Begin Extracted text
Case study – ventilation on demand at Fosterville Mine (extract)

This is an extract from the paper presented at the International Mine Ventilation Congress 2024, co-hosted by AusIMM, UNSW Sydney and the Mine Ventilation Society of Australia.

Fully automated ventilation on demand (VOD) systems have been slow to gather momentum in Australia, despite success and advances in this technology abroad. Fosterville in Victoria is the first mine to have successfully implemented the use of heavy equipment tracking based ventilation automation (Level 4 VOD) in Australia.

Level 4 VOD utilises software and hardware automation to control secondary fans and airflow based on tagged equipment location. Plans are now underway for the introduction of Level 5 (the highest level) VOD, which features automated control of the mine's surface fans based on underground activity to further reduce power consumption while ensuring airflow compliance throughout the mine.

This article discusses the difficulties and challenges that needed to be overcome when installing this system, while providing insights on how to avoid problems with future installations. For example, Fosterville's incorporation of dual speed fans into the VOD system to reduce power consumption is a significant innovation which required changes to site hardware and third-party software to use this type of fan.

This extract describes the set up and use of Ventsim CONTROL software when connected to dual-speed fans, as well as the additional benefits experienced with equipment tagging and tracking. In the full paper data is presented on the reduction in auxiliary fan power consumption, improved environmental conditions, and reduction in re-entry times experienced after VOD was installed while showing there has been no negative impact upon production. The completion strategy to introduce level five VOD (incorporating surface fans) into the mine is also discussed and presented.
End Extracted text
● **What you should do**: Please reproduce the Fosterville ventilation extract word for word, starting with "This is an extract" and going on through "throughout the mine.".
Begin Material supplied
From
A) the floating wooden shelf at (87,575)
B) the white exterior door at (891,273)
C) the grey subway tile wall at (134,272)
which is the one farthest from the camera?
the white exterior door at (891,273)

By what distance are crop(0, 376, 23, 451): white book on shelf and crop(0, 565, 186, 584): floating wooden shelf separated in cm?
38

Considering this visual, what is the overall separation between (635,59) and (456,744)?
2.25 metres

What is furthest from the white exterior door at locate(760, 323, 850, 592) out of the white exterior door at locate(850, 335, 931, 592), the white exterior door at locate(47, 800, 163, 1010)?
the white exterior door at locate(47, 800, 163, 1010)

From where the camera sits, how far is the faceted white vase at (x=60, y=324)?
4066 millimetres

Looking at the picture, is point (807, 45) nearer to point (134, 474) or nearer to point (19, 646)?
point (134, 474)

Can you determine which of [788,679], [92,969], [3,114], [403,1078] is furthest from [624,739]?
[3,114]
End Material supplied
Begin Material supplied
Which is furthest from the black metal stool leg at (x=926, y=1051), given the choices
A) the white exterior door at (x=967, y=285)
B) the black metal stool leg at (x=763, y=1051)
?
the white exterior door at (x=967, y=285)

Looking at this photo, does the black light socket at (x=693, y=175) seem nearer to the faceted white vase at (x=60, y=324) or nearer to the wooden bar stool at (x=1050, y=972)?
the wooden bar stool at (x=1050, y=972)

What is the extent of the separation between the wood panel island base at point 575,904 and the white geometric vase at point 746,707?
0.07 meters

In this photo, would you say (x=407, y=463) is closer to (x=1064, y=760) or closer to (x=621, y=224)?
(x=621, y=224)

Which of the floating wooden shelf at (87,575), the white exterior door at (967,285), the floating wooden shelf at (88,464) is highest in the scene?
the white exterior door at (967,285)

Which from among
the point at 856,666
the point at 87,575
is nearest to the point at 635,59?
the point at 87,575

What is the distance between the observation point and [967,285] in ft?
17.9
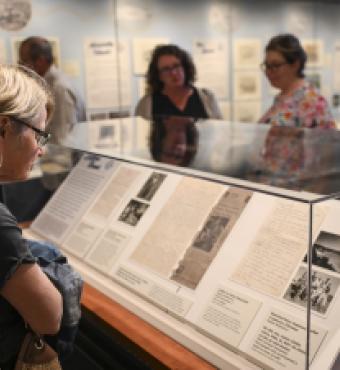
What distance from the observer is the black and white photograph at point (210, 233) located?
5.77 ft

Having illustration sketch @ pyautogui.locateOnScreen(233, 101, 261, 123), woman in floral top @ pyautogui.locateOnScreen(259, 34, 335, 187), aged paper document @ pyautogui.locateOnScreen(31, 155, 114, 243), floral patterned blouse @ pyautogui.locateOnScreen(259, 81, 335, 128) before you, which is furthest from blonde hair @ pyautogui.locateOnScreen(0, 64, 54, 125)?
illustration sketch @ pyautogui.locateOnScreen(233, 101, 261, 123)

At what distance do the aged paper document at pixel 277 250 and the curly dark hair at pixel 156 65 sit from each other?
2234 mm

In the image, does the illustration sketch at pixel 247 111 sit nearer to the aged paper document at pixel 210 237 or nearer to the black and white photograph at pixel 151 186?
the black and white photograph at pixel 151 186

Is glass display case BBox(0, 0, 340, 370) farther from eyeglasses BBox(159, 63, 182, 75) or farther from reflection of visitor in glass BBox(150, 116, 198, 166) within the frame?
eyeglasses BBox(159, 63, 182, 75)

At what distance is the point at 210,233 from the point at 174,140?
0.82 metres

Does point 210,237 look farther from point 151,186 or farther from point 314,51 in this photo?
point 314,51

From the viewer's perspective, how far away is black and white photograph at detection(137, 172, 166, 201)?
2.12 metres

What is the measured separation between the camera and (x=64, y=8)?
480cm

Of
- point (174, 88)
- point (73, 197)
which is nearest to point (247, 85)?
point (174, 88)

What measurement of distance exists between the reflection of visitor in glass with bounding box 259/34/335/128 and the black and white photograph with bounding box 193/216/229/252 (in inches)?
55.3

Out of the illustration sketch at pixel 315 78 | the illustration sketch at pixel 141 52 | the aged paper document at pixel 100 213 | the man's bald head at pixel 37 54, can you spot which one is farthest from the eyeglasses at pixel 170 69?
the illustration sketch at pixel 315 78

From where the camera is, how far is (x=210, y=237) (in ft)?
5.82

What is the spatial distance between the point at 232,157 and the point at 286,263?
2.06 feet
End Material supplied
● **Response below**:
This is an extract from the paper presented at the International Mine Ventilation Congress 2024, co-hosted by AusIMM, UNSW Sydney and the Mine Ventilation Society of Australia.

Fully automated ventilation on demand (VOD) systems have been slow to gather momentum in Australia, despite success and advances in this technology abroad. Fosterville in Victoria is the first mine to have successfully implemented the use of heavy equipment tracking based ventilation automation (Level 4 VOD) in Australia.

Level 4 VOD utilises software and hardware automation to control secondary fans and airflow based on tagged equipment location. Plans are now underway for the introduction of Level 5 (the highest level) VOD, which features automated control of the mine's surface fans based on underground activity to further reduce power consumption while ensuring airflow compliance throughout the mine.